Obesity increases the risk of developing high blood pressure in the next four years by 6 per cent. Extra body fat around your middle carries the greatest risk.

Low physical activity

People who spend a lot of time watching TV and little time on physical activity have been shown to have 3-4 mmHg higher blood pressure than more active people.

Kidney disease

Inflammation and infection (among other things) can cause kidney disease, which is a major cause of high blood pressure. Once you have high blood pressure, it can make kidney disease worse.

Someone with normal kidney function who is in the early stages of high blood pressure is likely to develop kidney disease in the next six years if they don’t receive blood pressure treatment.

Diabetes

High blood pressure is much more common in people with diabetes (60 per cent of people with type 2 diabetes and 40 per cent of people with type 1 have high blood pressure).

Too much salt in your diet

Sodium chloride is the main source of sodium in most foods — it’s also the chemical name for ordinary salt.

As sodium in our blood increases, the blood vessels retain water to try to balance the sodium concentration. This extra water increases the volume of blood in vessels, causing high blood pressure.

The recommended maximum salt intake is less than six grams a day, but most Australians eat more than this.

Reducing the salt you add to your food makes only a limited difference as 75 per cent of the salt we eat is hidden in processed foods (often the ones we don’t think are bad for us, such as bread and breakfast cereals).

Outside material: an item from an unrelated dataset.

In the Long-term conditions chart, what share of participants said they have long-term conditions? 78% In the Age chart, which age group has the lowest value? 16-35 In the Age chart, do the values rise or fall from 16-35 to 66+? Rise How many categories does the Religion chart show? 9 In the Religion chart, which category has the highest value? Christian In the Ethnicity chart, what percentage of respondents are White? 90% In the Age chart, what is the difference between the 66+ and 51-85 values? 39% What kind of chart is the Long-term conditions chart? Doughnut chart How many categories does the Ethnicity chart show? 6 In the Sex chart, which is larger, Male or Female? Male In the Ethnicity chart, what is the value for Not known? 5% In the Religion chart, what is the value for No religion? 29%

Some takeaway pizzas contain 13 grams per single pizza. Bread alone contributes 20 per cent of dietary salt intake and processed meats 15 per cent. Condiments, sauces and marinades we add to food are often very high in salt.

Rare causes

About 5 per cent of people with high blood pressure have a specific underlying cause, generally related to their kidneys, their aorta (the major artery which takes blood away from the heart) or hormonal conditions.

Unlike the most common forms of high blood pressure, which generally require lifelong treatment, many of these rare causes of high blood pressure are curable.